> [EXCERPTED PASSAGE]
## start

Re: simple, standardized privacy policy discovery

Thanks Nick for bringing this up, 

 This is a key issue for Open Notice and something I hope that can be either added to the new Consent Tag Specification effort or, add to another standards track. 

We brought this issue up at the W3C Do Not Track conference last year  in the paper we submitted.  

The paper claims that policies, both terms and privacy need to be systematically usable and automatically findable. We definitely need to have a  standard way for  policies to be found and systematically used. 

ISOC paid me for a paper about 3 years ago on this topic, this is the first time I came across this issue. Thanks to Trent Adams.

I was supporting option 4 at the time.  But, #3 "Link Relations" registry seems like an excellent way forward. 

The flexibility is needed and perhaps other required policies should be added, e.g. cookie policies. 

Is this something the Privacy group can push forward at W3C? 

Best Regards, 

Mark


On 20 Aug 2013, at 03:17, Nick Doty <npdoty@gmail.com> wrote:

> Hi Open Notice folks,
> 
> I know we've tended to talk about deeper in the stack than just finding privacy policies on a Web page, but I thought this might be a very small piece that's still worth discussing. Based on what I've heard from, for example, people working on Tosback, just finding the text can be non-trivial, even though it should be simple.
> 
> If you have had this problem, would the Link relation help? Or do you know of other solutions that I haven't listed?

## end

> [Stored records]
## start

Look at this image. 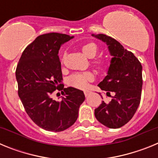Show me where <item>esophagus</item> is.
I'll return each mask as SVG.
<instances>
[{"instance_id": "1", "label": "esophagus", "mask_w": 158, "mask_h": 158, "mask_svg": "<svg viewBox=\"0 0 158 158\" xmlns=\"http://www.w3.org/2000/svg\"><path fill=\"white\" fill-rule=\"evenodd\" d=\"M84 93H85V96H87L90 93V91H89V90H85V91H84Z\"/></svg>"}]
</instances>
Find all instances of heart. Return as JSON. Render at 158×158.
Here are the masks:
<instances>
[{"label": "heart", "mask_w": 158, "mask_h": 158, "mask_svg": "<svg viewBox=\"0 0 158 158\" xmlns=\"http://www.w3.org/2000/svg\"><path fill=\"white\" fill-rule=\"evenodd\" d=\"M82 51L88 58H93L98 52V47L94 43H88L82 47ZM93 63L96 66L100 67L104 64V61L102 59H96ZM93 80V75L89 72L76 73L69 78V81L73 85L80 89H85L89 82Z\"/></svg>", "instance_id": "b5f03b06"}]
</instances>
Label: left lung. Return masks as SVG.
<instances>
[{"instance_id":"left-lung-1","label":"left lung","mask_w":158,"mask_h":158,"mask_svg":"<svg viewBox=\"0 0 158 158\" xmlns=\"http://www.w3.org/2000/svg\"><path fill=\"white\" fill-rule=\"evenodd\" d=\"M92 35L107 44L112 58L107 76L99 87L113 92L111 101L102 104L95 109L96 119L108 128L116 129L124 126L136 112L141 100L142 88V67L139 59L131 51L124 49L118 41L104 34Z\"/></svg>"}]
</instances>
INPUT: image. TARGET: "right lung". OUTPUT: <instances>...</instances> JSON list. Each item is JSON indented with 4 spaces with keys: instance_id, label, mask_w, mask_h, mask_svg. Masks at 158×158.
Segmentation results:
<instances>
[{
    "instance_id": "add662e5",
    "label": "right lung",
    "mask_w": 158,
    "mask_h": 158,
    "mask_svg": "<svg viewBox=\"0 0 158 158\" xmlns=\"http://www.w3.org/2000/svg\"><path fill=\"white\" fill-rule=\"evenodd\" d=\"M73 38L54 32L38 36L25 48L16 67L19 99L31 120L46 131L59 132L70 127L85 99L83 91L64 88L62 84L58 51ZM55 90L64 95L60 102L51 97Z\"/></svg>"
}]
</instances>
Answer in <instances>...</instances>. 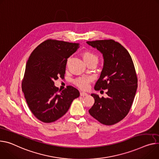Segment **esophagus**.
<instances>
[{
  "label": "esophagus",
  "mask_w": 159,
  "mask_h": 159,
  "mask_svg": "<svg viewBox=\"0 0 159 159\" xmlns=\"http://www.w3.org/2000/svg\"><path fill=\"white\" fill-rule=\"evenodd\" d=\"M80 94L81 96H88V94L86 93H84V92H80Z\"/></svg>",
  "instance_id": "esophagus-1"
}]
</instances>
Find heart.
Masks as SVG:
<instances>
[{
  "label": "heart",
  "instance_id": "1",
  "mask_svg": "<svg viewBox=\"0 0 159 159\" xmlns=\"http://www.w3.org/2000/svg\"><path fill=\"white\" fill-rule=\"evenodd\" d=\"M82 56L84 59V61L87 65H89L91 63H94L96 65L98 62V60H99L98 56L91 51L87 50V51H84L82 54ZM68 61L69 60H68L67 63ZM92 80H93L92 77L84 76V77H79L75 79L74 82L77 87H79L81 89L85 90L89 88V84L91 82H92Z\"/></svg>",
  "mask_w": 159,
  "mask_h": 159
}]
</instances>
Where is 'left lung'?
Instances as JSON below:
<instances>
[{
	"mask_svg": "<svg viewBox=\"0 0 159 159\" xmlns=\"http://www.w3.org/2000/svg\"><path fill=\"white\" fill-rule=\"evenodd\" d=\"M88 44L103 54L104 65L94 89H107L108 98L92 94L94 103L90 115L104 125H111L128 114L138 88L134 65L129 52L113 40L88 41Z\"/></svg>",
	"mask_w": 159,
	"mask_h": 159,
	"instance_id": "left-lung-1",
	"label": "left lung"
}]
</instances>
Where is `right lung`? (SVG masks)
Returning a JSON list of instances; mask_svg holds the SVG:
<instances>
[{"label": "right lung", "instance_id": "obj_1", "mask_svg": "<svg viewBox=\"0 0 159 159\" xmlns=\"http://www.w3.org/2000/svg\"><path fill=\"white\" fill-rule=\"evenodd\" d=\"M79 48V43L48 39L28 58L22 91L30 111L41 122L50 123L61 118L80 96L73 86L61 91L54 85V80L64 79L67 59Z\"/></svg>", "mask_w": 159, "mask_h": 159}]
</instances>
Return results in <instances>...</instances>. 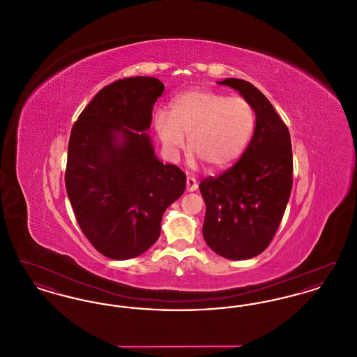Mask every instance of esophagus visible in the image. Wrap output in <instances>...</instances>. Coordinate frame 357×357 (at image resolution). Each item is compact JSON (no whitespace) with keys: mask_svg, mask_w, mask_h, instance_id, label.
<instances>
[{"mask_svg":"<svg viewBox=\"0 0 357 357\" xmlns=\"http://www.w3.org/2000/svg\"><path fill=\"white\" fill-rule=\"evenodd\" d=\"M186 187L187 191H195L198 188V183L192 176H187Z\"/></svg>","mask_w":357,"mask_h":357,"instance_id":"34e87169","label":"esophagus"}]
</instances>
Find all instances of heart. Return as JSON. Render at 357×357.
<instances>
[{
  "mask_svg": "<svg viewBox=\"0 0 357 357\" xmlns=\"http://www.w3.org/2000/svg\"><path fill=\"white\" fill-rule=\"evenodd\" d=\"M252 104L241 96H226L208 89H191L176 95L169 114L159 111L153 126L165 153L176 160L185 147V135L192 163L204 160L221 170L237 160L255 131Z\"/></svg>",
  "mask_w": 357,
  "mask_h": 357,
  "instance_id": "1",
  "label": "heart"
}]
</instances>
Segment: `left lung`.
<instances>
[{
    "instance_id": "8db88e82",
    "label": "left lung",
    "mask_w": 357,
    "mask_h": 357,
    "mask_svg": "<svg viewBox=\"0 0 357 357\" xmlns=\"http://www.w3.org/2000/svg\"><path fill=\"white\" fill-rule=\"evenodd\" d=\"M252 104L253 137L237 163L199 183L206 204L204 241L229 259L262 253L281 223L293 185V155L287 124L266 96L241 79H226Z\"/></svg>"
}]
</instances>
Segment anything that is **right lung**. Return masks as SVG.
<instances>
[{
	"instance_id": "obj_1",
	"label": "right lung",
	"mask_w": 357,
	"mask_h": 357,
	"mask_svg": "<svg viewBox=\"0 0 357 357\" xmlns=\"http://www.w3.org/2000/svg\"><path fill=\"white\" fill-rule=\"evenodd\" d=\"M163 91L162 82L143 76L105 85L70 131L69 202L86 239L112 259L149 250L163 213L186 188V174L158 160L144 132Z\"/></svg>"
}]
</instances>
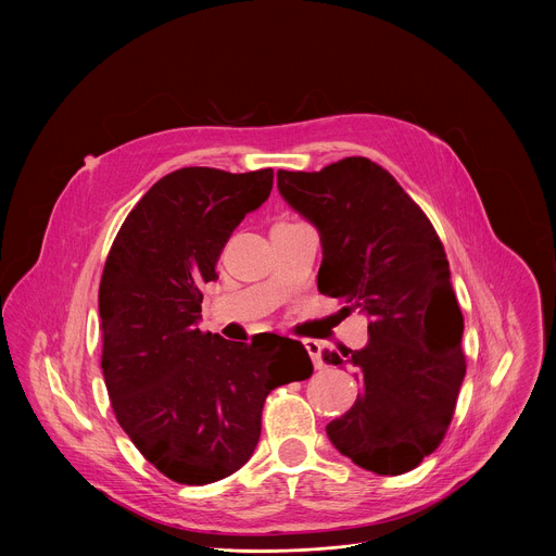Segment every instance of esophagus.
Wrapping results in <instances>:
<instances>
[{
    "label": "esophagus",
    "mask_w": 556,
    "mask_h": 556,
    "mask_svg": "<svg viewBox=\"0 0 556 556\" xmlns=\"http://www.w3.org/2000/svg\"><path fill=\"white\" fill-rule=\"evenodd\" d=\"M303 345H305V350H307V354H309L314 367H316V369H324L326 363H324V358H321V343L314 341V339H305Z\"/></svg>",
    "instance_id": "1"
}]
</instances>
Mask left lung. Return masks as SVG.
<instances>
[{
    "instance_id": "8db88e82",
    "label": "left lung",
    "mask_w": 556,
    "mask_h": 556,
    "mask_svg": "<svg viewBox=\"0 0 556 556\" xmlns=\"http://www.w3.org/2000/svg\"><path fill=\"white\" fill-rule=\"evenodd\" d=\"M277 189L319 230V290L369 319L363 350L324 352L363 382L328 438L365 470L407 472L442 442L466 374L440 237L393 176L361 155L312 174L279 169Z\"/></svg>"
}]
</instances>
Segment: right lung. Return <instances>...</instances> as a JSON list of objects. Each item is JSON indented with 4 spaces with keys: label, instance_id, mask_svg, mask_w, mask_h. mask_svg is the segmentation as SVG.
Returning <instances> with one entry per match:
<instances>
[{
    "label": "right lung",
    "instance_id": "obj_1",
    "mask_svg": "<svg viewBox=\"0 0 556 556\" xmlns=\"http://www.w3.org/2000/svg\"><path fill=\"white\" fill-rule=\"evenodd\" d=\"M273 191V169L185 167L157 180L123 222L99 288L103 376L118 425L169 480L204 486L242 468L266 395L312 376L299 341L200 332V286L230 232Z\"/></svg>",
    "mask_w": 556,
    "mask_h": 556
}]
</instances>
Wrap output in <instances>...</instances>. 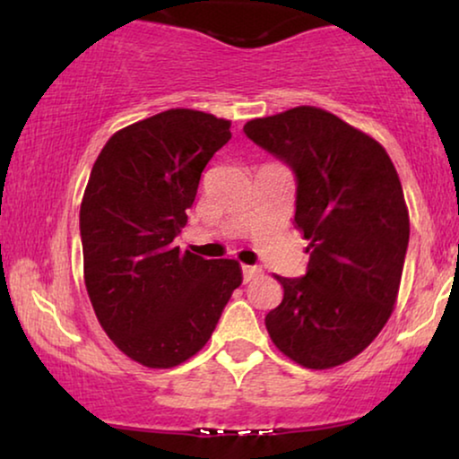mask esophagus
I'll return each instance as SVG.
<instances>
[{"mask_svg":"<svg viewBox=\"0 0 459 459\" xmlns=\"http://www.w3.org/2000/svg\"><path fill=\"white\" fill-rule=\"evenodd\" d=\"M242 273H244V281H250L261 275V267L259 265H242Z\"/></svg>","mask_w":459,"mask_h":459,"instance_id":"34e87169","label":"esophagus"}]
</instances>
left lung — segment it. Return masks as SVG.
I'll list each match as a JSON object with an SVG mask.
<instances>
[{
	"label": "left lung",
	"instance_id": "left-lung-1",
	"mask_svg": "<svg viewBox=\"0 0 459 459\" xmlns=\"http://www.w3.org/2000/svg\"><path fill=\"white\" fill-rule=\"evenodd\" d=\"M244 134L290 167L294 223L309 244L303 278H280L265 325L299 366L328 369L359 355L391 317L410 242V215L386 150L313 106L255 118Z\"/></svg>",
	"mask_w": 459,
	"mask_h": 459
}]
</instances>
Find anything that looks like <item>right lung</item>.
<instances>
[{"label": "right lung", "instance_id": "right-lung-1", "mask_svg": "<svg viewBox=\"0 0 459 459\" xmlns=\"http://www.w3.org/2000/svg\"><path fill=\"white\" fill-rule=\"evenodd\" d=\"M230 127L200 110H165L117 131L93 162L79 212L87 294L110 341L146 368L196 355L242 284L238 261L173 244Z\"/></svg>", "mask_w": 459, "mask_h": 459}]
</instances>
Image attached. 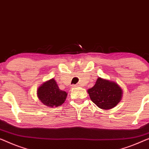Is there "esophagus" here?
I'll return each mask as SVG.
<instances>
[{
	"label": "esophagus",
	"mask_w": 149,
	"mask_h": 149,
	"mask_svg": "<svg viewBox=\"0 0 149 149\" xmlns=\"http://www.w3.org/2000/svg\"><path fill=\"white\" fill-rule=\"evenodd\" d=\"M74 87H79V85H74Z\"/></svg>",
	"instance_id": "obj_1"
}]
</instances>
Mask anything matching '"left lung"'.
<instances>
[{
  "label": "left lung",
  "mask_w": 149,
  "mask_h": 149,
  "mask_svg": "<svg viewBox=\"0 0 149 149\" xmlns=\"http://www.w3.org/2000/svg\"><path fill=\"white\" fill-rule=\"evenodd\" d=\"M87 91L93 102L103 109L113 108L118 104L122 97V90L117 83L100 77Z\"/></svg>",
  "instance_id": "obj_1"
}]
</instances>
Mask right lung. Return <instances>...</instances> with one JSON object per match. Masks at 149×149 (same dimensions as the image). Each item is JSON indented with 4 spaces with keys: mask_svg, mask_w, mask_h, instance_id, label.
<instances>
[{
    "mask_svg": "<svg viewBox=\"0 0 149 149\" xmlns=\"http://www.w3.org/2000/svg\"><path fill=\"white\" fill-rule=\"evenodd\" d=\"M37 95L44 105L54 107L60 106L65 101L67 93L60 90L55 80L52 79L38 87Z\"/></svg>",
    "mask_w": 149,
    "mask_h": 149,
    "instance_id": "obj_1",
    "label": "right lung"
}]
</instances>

## end

> [TO BE DONE]
**a.** Write out the passage of the message on privacy policy discovery, starting with "Re: simple, standardized" and going on through "excellent way forward.".
**b.** Pick out every line of the entries that contains the string "indented", matching its case exactly.

> [TASK RESPONSES]
**a.**
Re: simple, standardized privacy policy discovery

Thanks Nick for bringing this up, 

 This is a key issue for Open Notice and something I hope that can be either added to the new Consent Tag Specification effort or, add to another standards track. 

We brought this issue up at the W3C Do Not Track conference last year  in the paper we submitted.  

The paper claims that policies, both terms and privacy need to be systematically usable and automatically findable. We definitely need to have a  standard way for  policies to be found and systematically used. 

ISOC paid me for a paper about 3 years ago on this topic, this is the first time I came across this issue. Thanks to Trent Adams.

I was supporting option 4 at the time.  But, #3 "Link Relations" registry seems like an excellent way forward.

**b.**
INPUT: image. TARGET: "right lung". OUTPUT: <instances>...</instances> JSON list. Each item is JSON indented with 4 spaces with keys: instance_id, label, mask_w, mask_h, mask_svg. Masks at 158×158.
Segment: right lung. Return <instances>...</instances> as a JSON list of objects. Each item is JSON indented with 4 spaces with keys: label, instance_id, mask_svg, mask_w, mask_h. mask_svg is the segmentation as SVG.
Mask right lung. Return <instances>...</instances> with one JSON object per match. Masks at 149×149 (same dimensions as the image). Each item is JSON indented with 4 spaces with keys: mask_svg, mask_w, mask_h, instance_id, label.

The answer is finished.